Minorities and Women in STEM: Part 2

By Jeremy Bamidele

Jeremy Bamidele - Nationally syndicated journalist

Jeremy Bamidele – Nationally syndicated journalist

STEM jobs are increasing at staggering rates, meanwhile the amount of minorities and women graduating with degrees in science, technology, engineering, and mathematics remains alarmingly low. This leads to a lack of intellectual capital causing wages in the field to be comparatively high, while also encouraging outsourcing and the growth of racial and gender income disparities. In order to prevent such effects and increase the supply of much needed STEM educated individuals, more minorities and women must be brought into the STEM field.

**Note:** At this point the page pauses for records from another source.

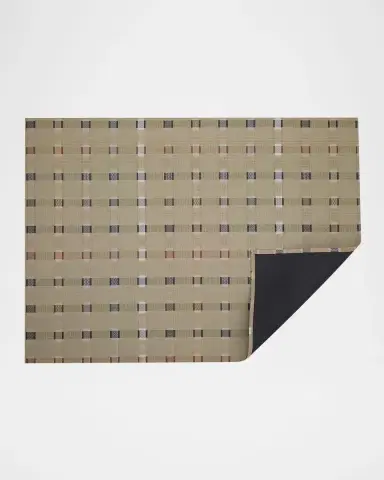 Chilewich Sampler Indoor/Outdoor Rug | Thumbnail 2 Chilewich Sampler Indoor/Outdoor Rug | Thumbnail 2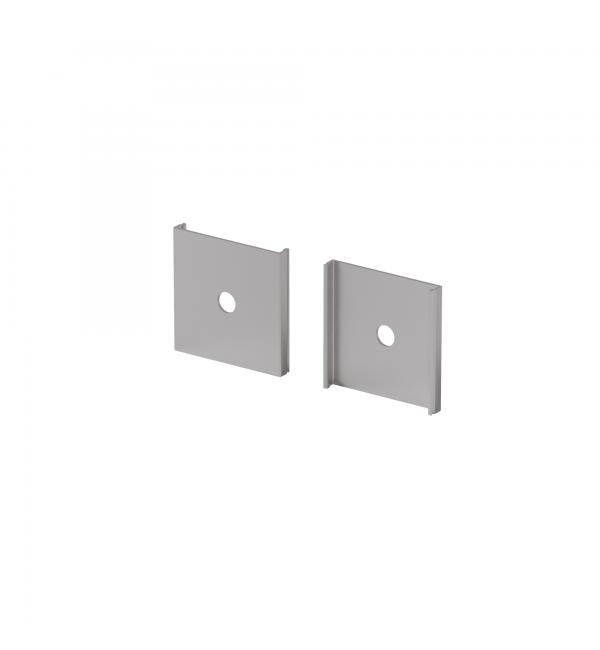 Комплектующие для профиля Led Strip 642043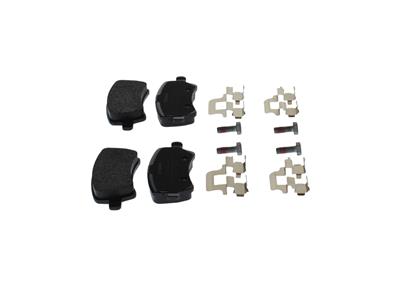 BOSCH 0 986 494 641 Číslo výrobce: BP2656. EAN: 4047025368971.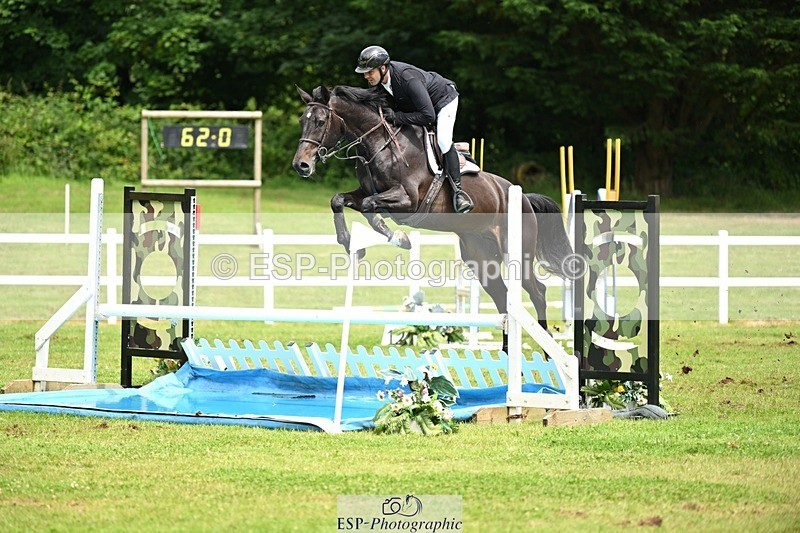 240707-125304-20495 - Cls 47 Foxhunter 2nd Round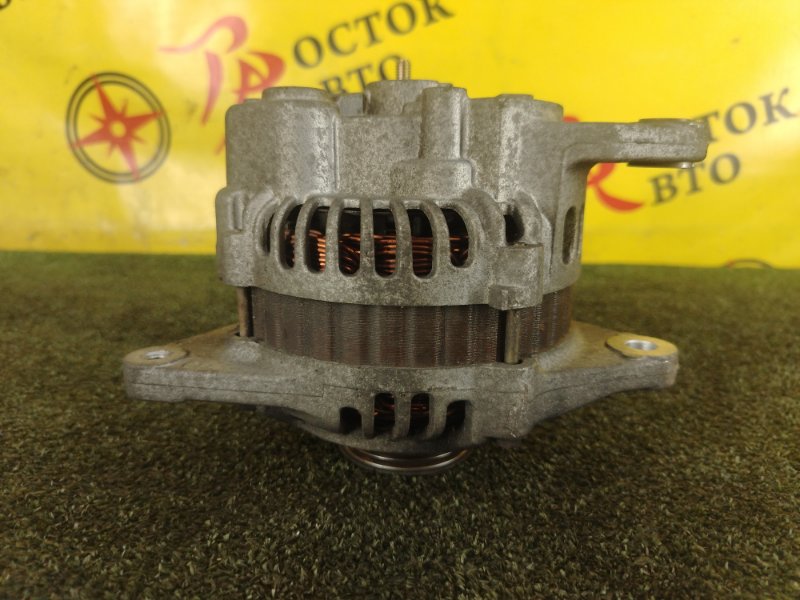 Генератор, 6000 рублей, Красноярск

As mentioned, in my article “Minorities in STEM: Part 1,”part of the problem is that minority and female STEM majors are not being employed at near the rate of their white male counterparts. This disincentivizes minority and female students from selecting STEM majors as they find the industry to be unwelcoming towards them. Another cause of the lack of minorities and women and STEM is the undersupply of them. While this makes sense considering the unwelcome environment, it hinders the growth of females and minorities in STEM advocacy groups, making it likely for the continuation of gender and racial discrimination within the STEM fields.

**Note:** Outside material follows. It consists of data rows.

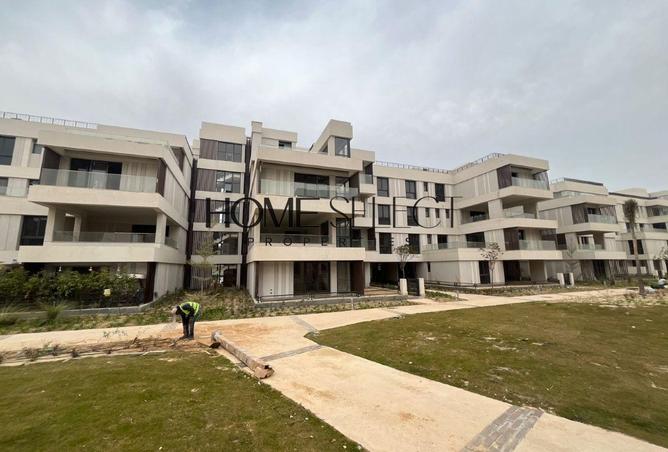 8682591 - Property Main Image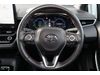 Toyota Corolla 2.0 VVT-h GR SPORT CVT Euro 6 (s/s) 5dr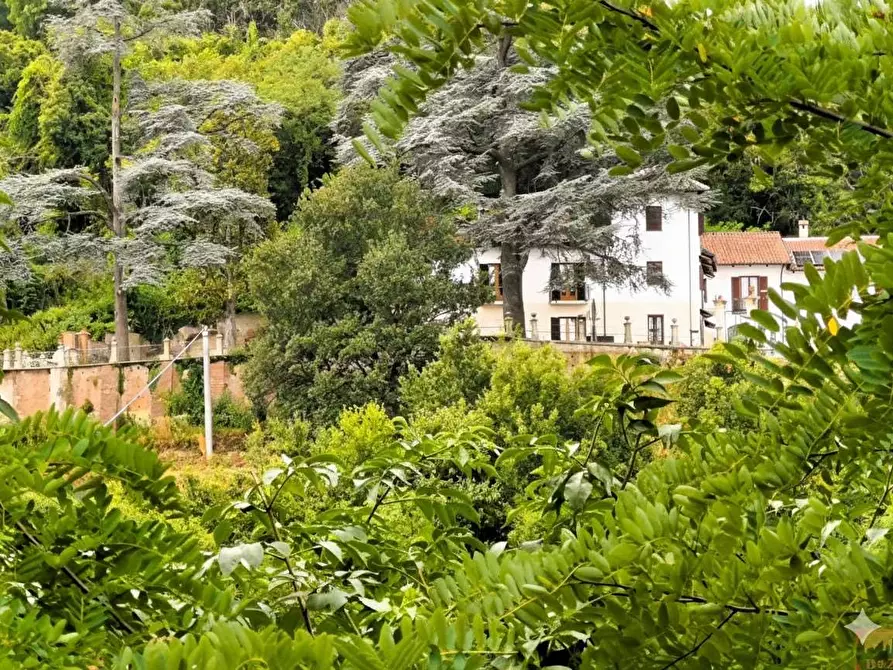 Immagine 17 di Villa in vendita  in Regione Carlevè 36 a Villarbasse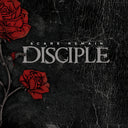 Scars Remain - Red Rose [Colored Vinyl] (Red)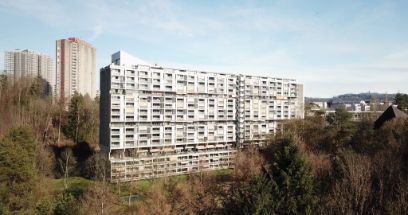Gäbelbach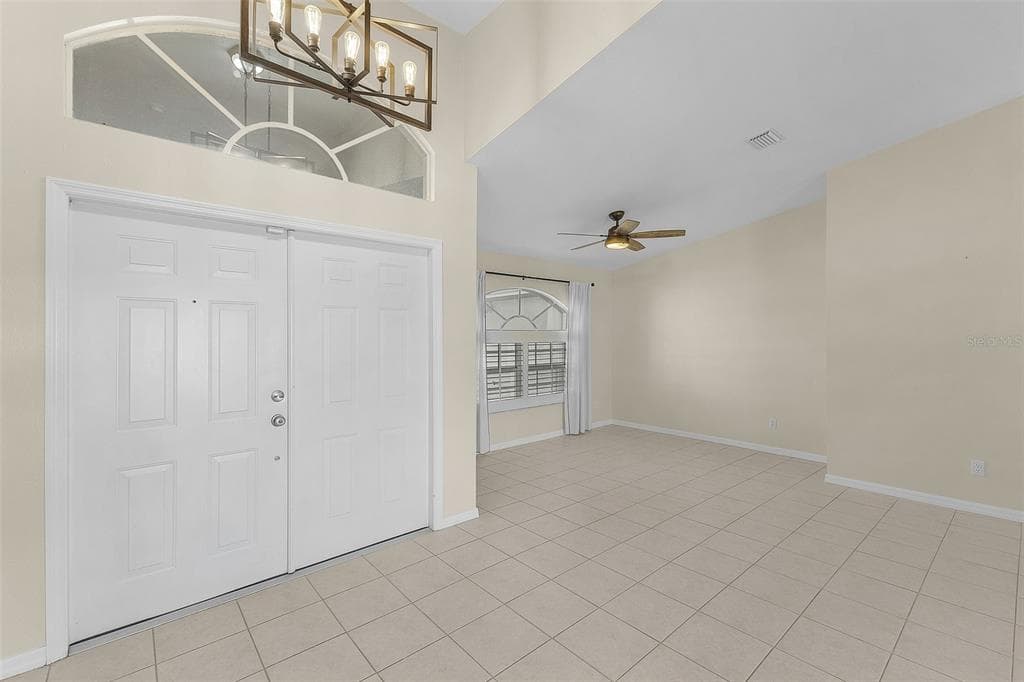 1230 SW 4TH AVENUE, CAPE CORAL, FL 33991 — zdjęcie 5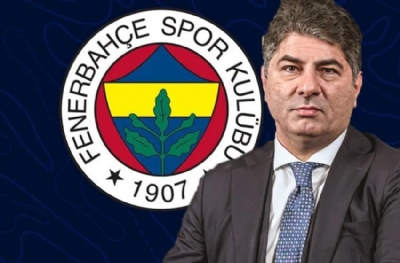 Hakan Safi hakkında ilginç iddialar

Therefore, the questions must be asked, “How can the amount of minority and female students graduating be increased?” The problem is two-fold. First recruitment efforts must be made to increase the enrollment of minorities and women in STEM educational programs; second they must find the support and guidance needed to graduate with STEM degrees, as opposed to changing to non-STEM majors or worse, not graduating at all.

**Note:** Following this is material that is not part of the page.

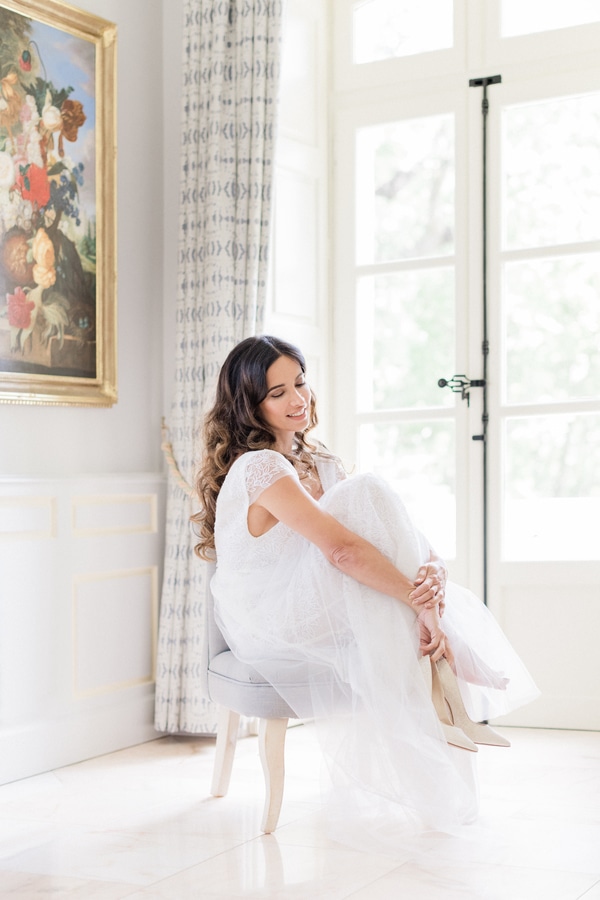 Accueil 9 priscilla puzenat photographe cote azur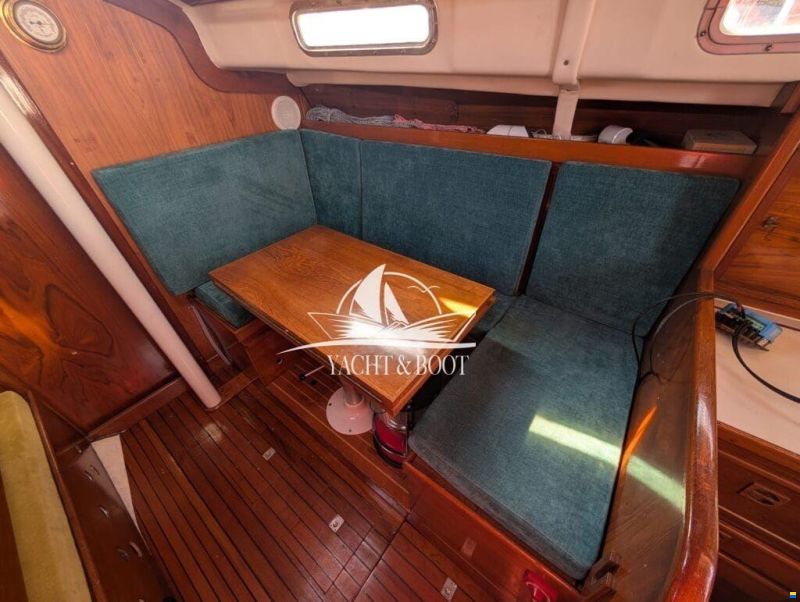 Wauquiez Centurion 32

While the marketplace may be averse to hiring women and minorities in STEM that does not mean that the educational system must also be averse to them. There is no reason that the advancements made to the education of females and minorities should not extend to the STEM field. Places of learning must acknowledge the unwelcoming environments they project towards certain communities and counteract the responsible behaviors with rules and initiatives that encourage both the recruitment and retention of minority and female students.

In addition, females and minorities must also be able to envision themselves in STEM occupations. The current lack of female and minorities in STEM occupations, as represented by the media often leads minorities and female viewers to assume by the absence of representation that they are not suited for both STEM education and employment. Therefore, the media should make an effort to increase the representation of minorities and females in STEM positions. As long as potential STEM graduates, continue to not even consider STEM fields as an option for them, the percentage of men and women in these industries will remain low.

The lack of minorities and females in STEM is a socially constructed phenomenon. It originates from the lack of representation and discrimination towards female and minorities. However, to accept the victim role without making efforts to advocate for ones’ community will only lead to further victimization in the form of continued and potentially increasing discrimination towards ones’ groups. Women and minorities must decide for themselves, that obtaining an education and employment in STEM is attainable and worth fighting for. To not do so, will potentially lead to these communities being financially, “left out in the cold.”